September 21, 2010

A victory for Chickens In The Yard.

Fresh eggs, coming soon to a neighborhood near you!
by Nate Rafn
September 21st, 2010

Salem is so close to having chickens, I can almost taste it!

Last night Salem City Council held a public hearing and a vote on Ordinance Bill 19-10, the document that governs the keeping of chickens within Salem city limits. Fourteen Salemites testified in favor of the ordinance, while two spoke in opposition. The crowd at City Hall was substantial, with Chickens In The Yard (CITY) supporters filling most of the seats.

After spirited testimony, the councilors were given a chance to amend the language of the ordinance. The original reading states that anyone in violation of the new ordinance (keeping a rooster, failing to obtain license, etc.) would be charged with a misdemeanor! This outrageous component of the ordinance was swiftly replaced with a lesser violation by City Council. Minor changes were also made to the section about licensing and inspection fees. Councilor Cannon proposed a practical change that would allow chickens to leave the confines of their coop, if kept under the watchful eye of the owner.

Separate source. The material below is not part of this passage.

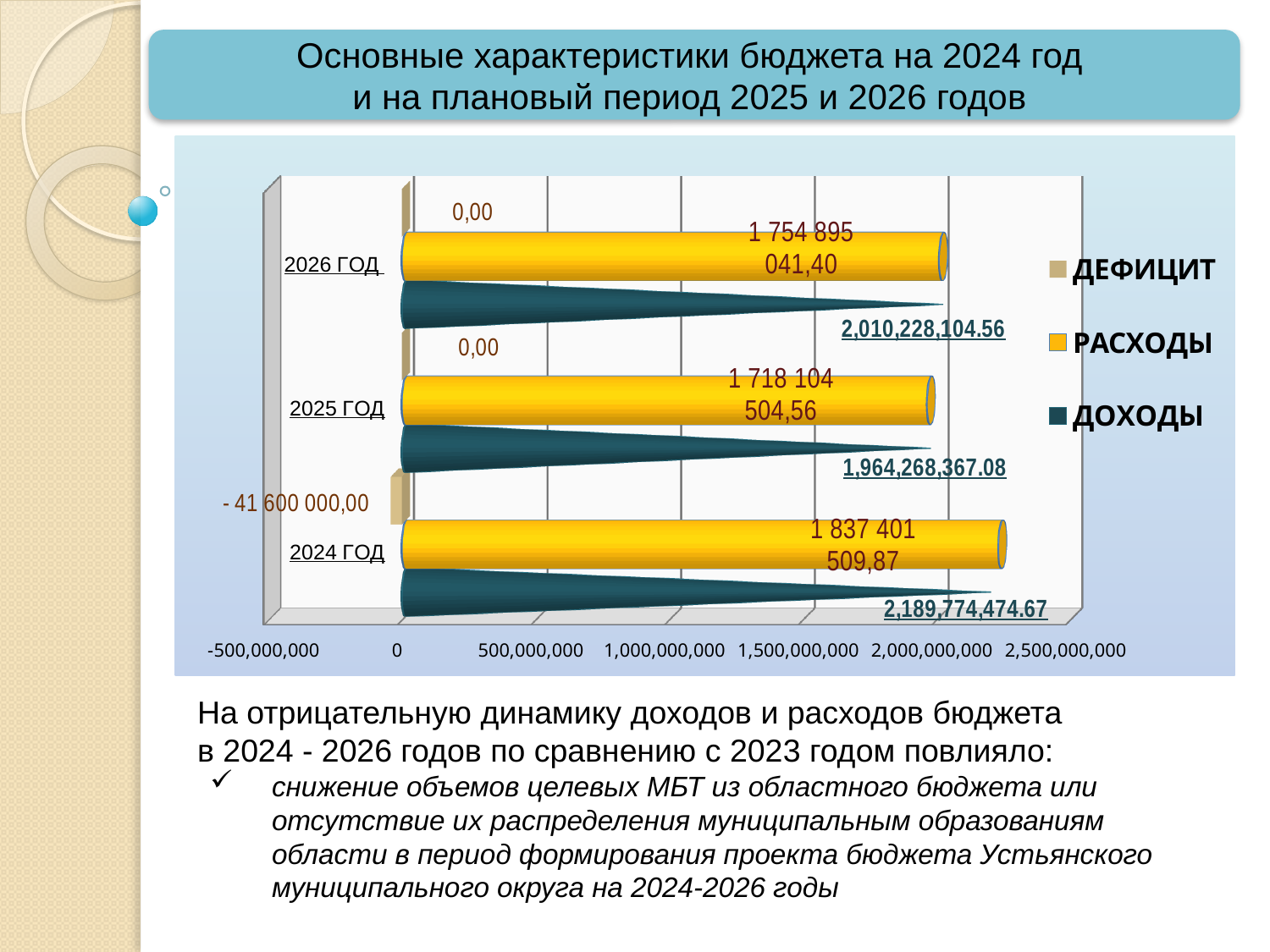
What is the difference between ДОХОДЫ for 2024 ГОД and ДОХОДЫ for 2025 ГОД? 225,506,107.59 What is the value of ДЕФИЦИТ for 2024 ГОД? -41 600 000,00 Which legend entry is shown in yellow? РАСХОДЫ What is the value of РАСХОДЫ for 2024 ГОД? 1 837 401 509,87 How many year categories are shown on the chart? 3 How many series does the legend list? 3 What is the value of ДОХОДЫ for 2026 ГОД? 2,010,228,104.56 Which year has the lowest РАСХОДЫ value? 2025 ГОД Which year has the highest ДОХОДЫ value? 2024 ГОД What is the value of ДЕФИЦИТ for 2025 ГОД? 0,00 What type of chart is shown on the slide? bar chart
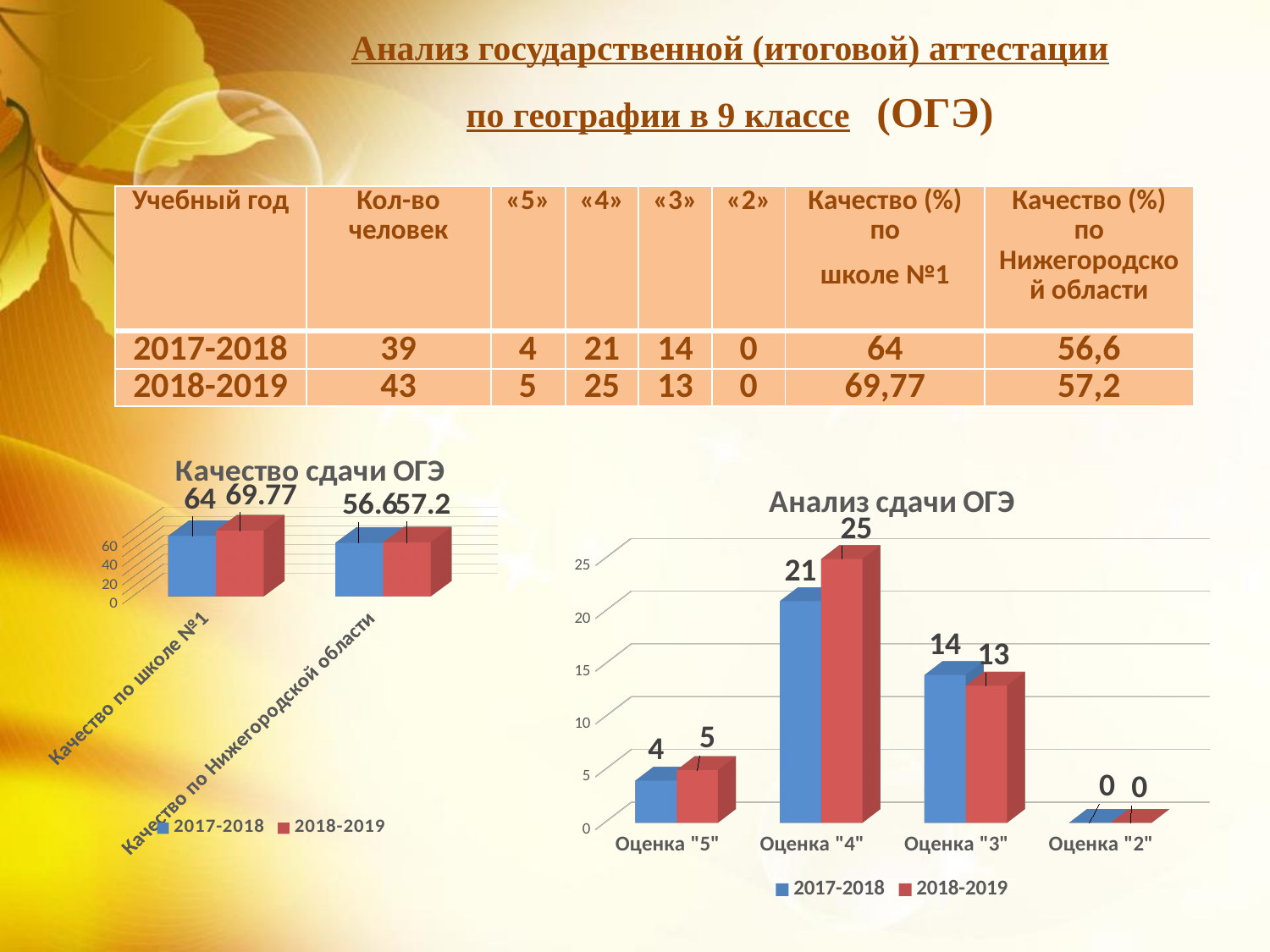
In the chart titled "Анализ сдачи ОГЭ", how many series does the legend list? 2 In the chart titled "Анализ сдачи ОГЭ", which category has the lowest value for the 2018-2019 series? Оценка "2" In the chart titled "Анализ сдачи ОГЭ", what is the difference between the 2018-2019 and 2017-2018 values at Оценка "4"? 4 What kind of chart is the one titled "Качество сдачи ОГЭ"? Bar chart In the chart titled "Анализ сдачи ОГЭ", what is the value for 2017-2018 at Оценка "3"? 14 In the chart titled "Анализ сдачи ОГЭ", how many categories are shown on the x axis? 4 In the chart titled "Анализ сдачи ОГЭ", which category has the highest value for the 2017-2018 series? Оценка "4" In the chart titled "Анализ сдачи ОГЭ", what is the value for 2018-2019 at Оценка "4"? 25 In the chart titled "Анализ сдачи ОГЭ", which series has the larger value at Оценка "3", 2017-2018 or 2018-2019? 2017-2018 In the chart titled "Качество сдачи ОГЭ", what is the value for 2017-2018 at "Качество по Нижегородской области"? 56.6 In the chart titled "Качество сдачи ОГЭ", what is the value for 2018-2019 at "Качество по школе №1"? 69.77 In the chart titled "Качество сдачи ОГЭ", which series has the larger value at "Качество по школе №1", 2017-2018 or 2018-2019? 2018-2019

Barbara Palermo, of CITY, speaks to City Council.
Lisa Clarke-Burnell, of Neighborhood Harvest, speaks in support of chickens.

With amendments in place, the counsel voted.

Yes Votes

Bennet, Ward 1
Tesler, Ward 2
Nanke, Ward 3
Sullivan, Ward 4
Dickey, Ward 5
Clem, Ward 8
Taylor, Mayor

No Votes

Rogers, Ward 6
Cannon, Ward 7

Councilors Rogers (left) and Cannon (right) listen to testimony.
I was surprised by two things. First, Councilor Dan Clem has been one of the most stubborn opponents of this bill. He claims that his constituents in West Salem are overwhelmingly against chickens. But according to Barbara Palermo of CITY, public record shows that Clem has received far more emails in favor of chickens. Clem shocked many people last night when he changed his mind at the last moment. He said, after hearing the testimony that evening, that he was willing to put trust in the residents of Salem and give this bill a chance.

Another odd moment was when Councilor Cannon gave his reasons for voting no. He said that he believes in protecting property rights, and doesn't care whether Salem allows chickens or not. But he voted no because, according to Cannon, the bill was too restrictive and too complicated. I'm not sure what his rational was for this decision. It may be some deep-seated issue of principal. But if we have no ordinance at all, that is far more restrictive than passing an ordinance that has a few rules attached. It didn't make sense to me.

Council Chambers at Salem City Hall.
What Happens Now

As I understand it, the amendments to the ordinance will be added by city staff, and a final reading will occur sometime next month. Council will vote on the final bill at that time.